═══ Bagian Dokumen ═══

Biografi KH. Nawawie bin Noerhasan, Dewan Penasehat Nahdaltul Ulama Periode Pertama

 
Biografi KH. Nawawie bin Noerhasan, Dewan Penasehat Nahdaltul Ulama Periode Pertama
Sumber Gambar: sidogiri.net

Daftar Isi Biografi KH. Nawawie bin Noerhasan

1.    Riwayat Hidup dan Keluarga
1.1  Lahir
1.2  Riwayat Keluarga
1.3  Wafat
2.    Sanad Ilmu dan Pendidikan
2.1  Pendidikan
2.2  Guru-Guru Beliau
3.    Perjalanan Hidup dan Dakwah
3.1  Menjadi Pengasuh Pesantren
3.2  Peran di Nahdlatul  Ulama
4.   Teladan Beliau
4.1  Sosok Dermawan
4.2  Ahli Fiqih
4.    Referensi

1.    Riwayat Hidup dan Keluarga

1.1  Lahir

KH. Nawawie bin Noerhasan diperkiraan lahir Pertengahan 1800 M. Beliau lahir dari pasangan Kyai Noerhasan bin Noerkhatim dan Nyai Hanifah binti Mahalli. Beliau anak ke tiga dari enam bersaudara, Yakni:

  1. KH. Bahar bin Noerhasan (Sidogiri),
  2. KH. Dahlan (Sukunsari),
  3. KH. Nawawie (Sidogiri),
  4. Nyai Munawwarah (Serambi),
  5. Nyai Fathonah (Sidogiri),
  6. Nyai Anisatun (Sidogiri).

1.2 Riwayat Keluarga
KH. Nawawie bin Noerhasan menikah dengan Nyai Ru’yanah binti Abdul Hayyi (Kyai Urip). Kyai Nawawie adalah ulama besar yang juga salah satu pendiri jamiyah NU. Pasangan ini masih bersaudara sepupu. Dan keduanya adalah keturunan Sayyid Sulaiman Mojoagung Jombang dan Sunan Gunung Jati.

═══ Bagian Data ═══

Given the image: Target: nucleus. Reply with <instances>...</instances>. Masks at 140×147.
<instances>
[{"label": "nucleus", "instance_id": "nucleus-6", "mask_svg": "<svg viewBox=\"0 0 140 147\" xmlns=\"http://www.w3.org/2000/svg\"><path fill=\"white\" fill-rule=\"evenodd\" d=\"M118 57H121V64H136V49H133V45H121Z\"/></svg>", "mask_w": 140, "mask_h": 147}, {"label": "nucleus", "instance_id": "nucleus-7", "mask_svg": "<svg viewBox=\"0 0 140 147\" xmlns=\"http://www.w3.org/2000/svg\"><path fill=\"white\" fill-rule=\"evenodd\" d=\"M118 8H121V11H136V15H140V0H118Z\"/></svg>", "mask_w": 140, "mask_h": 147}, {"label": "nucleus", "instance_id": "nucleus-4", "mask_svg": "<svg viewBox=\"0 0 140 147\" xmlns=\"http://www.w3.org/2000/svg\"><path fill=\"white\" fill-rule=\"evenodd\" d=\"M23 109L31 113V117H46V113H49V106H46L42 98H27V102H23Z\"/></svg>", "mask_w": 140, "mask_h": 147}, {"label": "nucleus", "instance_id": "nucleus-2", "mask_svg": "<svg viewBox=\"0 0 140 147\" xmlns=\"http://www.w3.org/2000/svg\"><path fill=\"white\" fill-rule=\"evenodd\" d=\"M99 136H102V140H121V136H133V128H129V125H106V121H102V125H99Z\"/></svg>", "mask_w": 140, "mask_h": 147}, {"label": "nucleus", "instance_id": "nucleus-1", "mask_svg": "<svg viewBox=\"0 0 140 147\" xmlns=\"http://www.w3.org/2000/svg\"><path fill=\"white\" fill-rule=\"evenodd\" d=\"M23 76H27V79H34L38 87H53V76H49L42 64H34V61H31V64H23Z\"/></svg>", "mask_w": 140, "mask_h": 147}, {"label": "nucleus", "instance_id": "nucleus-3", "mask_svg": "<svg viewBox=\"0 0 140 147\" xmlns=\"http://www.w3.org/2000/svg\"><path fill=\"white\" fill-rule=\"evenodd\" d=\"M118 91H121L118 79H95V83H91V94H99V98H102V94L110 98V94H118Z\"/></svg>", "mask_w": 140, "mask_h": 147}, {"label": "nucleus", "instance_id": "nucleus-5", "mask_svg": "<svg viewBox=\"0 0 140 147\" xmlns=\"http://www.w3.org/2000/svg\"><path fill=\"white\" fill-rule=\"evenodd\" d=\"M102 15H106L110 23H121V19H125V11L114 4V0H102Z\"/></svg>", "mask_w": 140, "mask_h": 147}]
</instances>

═══

- _Tugas Wajib_
**1)** Apakah tiap pernyataan berikut sesuai dengan biografi KH. Nawawie? Jawab ya atau tidak, lalu kutip kata-kata penentunya dari biografi itu. (a) KH. Nawawie adalah anak ketiga dari enam bersaudara. (b) Istri KH. Nawawie bernama Nyai Fathonah. (c) KH. Nawawie dan istrinya bersaudara sepupu.
**2)** Bagaimana paragraf dalam biografi KH. Nawawie yang diawali "KH. Nawawie bin Noerhasan menikah dengan" dapat ditulis ulang sebagai daftar berbutir tanpa menghilangkan fakta utamanya?
**3)** Bisakah Anda mengutip bagian biografi KH. Nawawie yang dimulai dari "1. KH. Bahar" dan berakhir pada "Nyai Anisatun (Sidogiri)."?

- _Jawaban Soal_
**1)**
(a) Ya: "Beliau anak ke tiga dari enam bersaudara"
(b) Tidak: "menikah dengan Nyai Ru’yanah binti Abdul Hayyi (Kyai Urip)"
(c) Ya: "Pasangan ini masih bersaudara sepupu."

**2)**
- KH. Nawawie bin Noerhasan menikah dengan Nyai Ru’yanah binti Abdul Hayyi (Kyai Urip).
- Beliau ulama besar dan salah satu pendiri jamiyah NU.
- Suami-istri ini bersaudara sepupu.
- Keduanya keturunan Sayyid Sulaiman Mojoagung Jombang dan Sunan Gunung Jati.

**3)**
1. KH. Bahar bin Noerhasan (Sidogiri),
  2. KH. Dahlan (Sukunsari),
  3. KH. Nawawie (Sidogiri),
  4. Nyai Munawwarah (Serambi),
  5. Nyai Fathonah (Sidogiri),
  6. Nyai Anisatun (Sidogiri).